Events included bull riding, bareback riding, saddle bronc riding, calf roping, team roping, steer wrestling, steer roping, barrel racing and wild cow milking. And those representing the single-digit decade of life were not excluded from the fun. About halfway into Friday’s festivities came the mutt-busting competition, where children under 10 weighing 55 pounds or less had the chance to ride sheep while trying to stay on as long as they could. Most lasted a few seconds, and though there may have been some tears and ice packs that followed, all involved seemed to have fun trying to bust those mutts.
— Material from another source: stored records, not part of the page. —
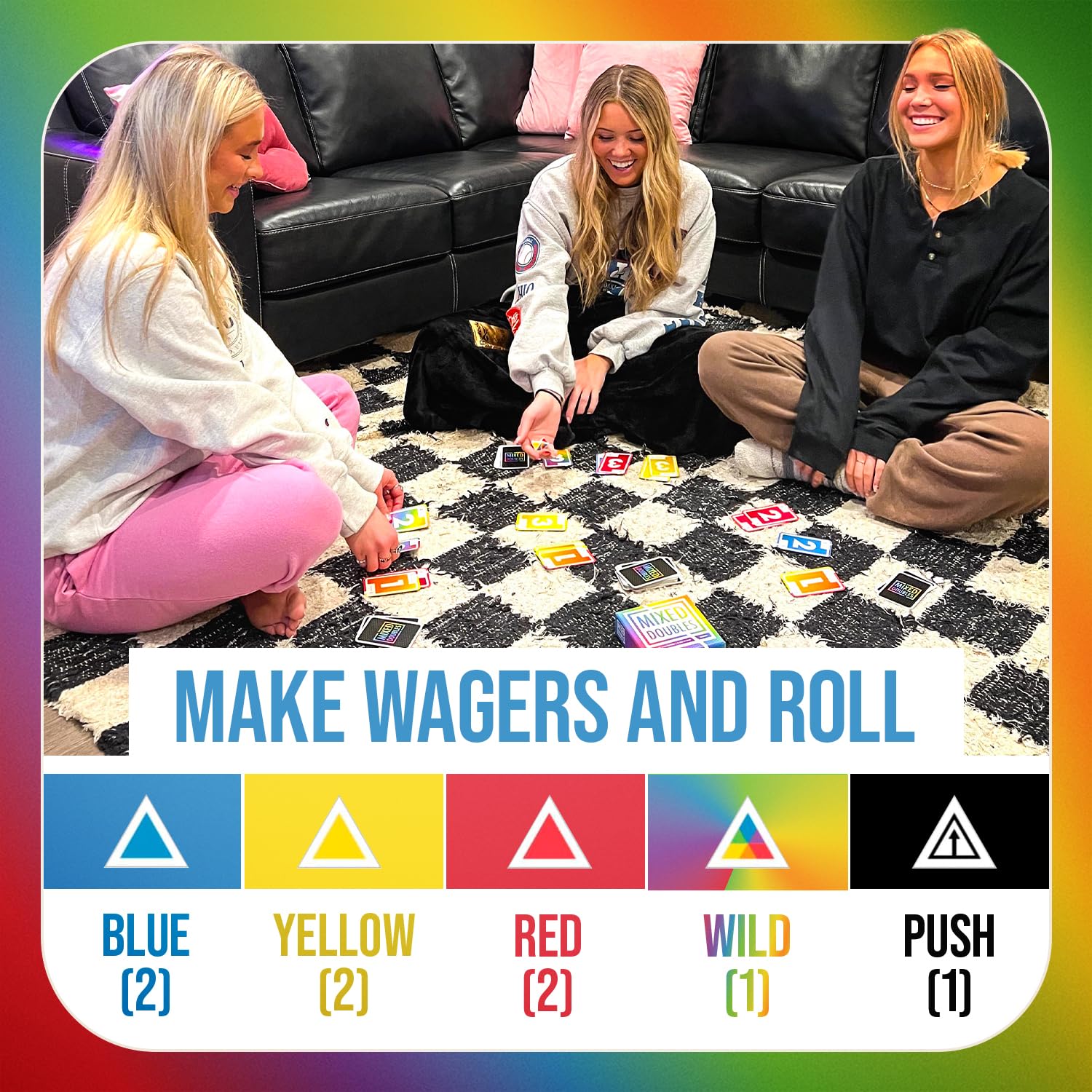 Ok2Win Mixed Doubles Dice and Card Game - Fun and Strategic Gameplay for Ages 6+ - Image 3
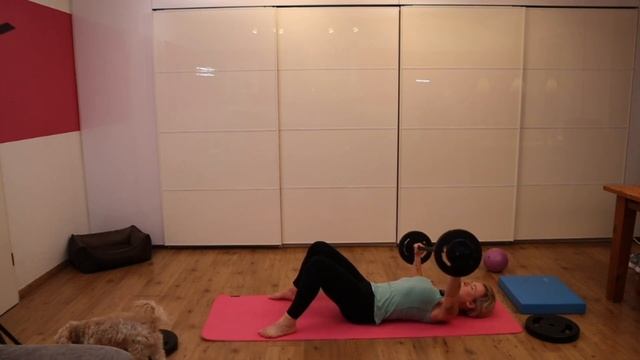 Ganzkörperworkout #04/23- #beckenboden - schonend , mit #langhanteln oder #kurzhanteln #bauchbeinep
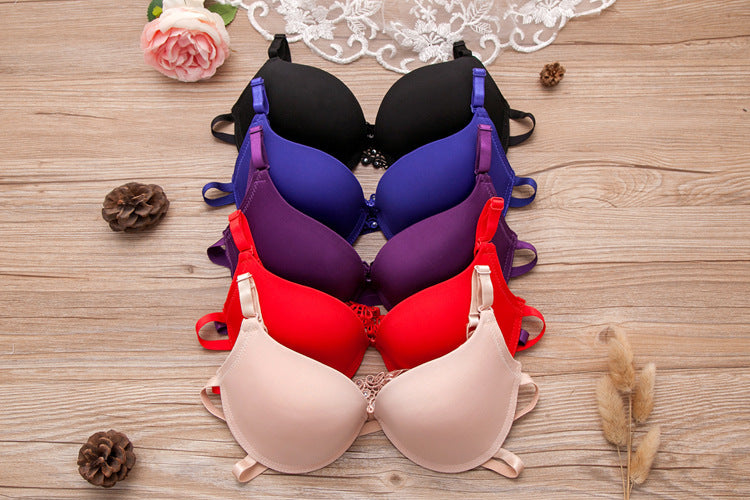 Women's Sexy Lace Beautiful Back Buckle Bra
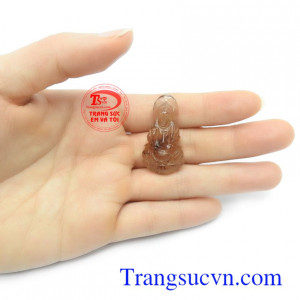 Mặt dây chuyền thạch anh tóc thiên nhiên sang trọng, tinh  tế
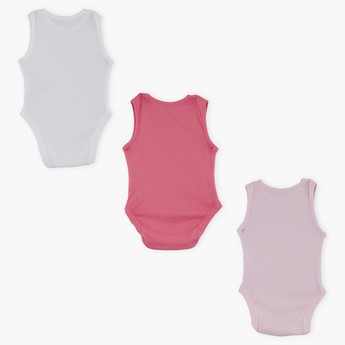 Juniors Round Neck Sleeveless Bodysuit - Set of 3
The rodeo has drawn in the range of 300 or more participants each year since being established back in the Nixon days. One of this year’s participants from the double-digit-age crowd was Melody Skiver of Nogales, Arizona — a town she noted was often in the news regarding the would-be border wall — who made the trek to partake in the barrel racing competition. For anyone not familiar with barrel races, three barrels are arranged in a triangular fashion and competitors try racing their horses around each barrel as fast as they can while also trying not to hit any.

Skiver said she has been riding all her life. “Professionally, this is kind of new,” she said Friday night, while sitting atop her 15-year-old horse Sweet Tea.

“I’m a ranch girl,” Skiver continued, “and my dad just had ranch horses. So we just took ranch horses and ran them around wherever we could on the ranch.”

Skiver and her daughter-in-law traveled a lot to do a little.

“We left this morning about 8 o’clock,” Skiver said. “We drove 10 hours to make a 17-second run. And then we’ll get back in the truck and drive all the way back home.”

And they were planning to turn around and make that return trip Friday night. Yet they still thought there was enough to make the trip well worth it.

“The adrenaline,” Skiver said. “I love the rodeo atmosphere, it’s just in your blood. Once it’s in your blood you can’t get it out.”

Any money won at Pioneer Days counts toward the Turquoise Circuit, which ends with its circuit finals in Arizona. The national circuit finals are held in Kissimmee, Florida, and the overall national finals take place in Las Vegas this December.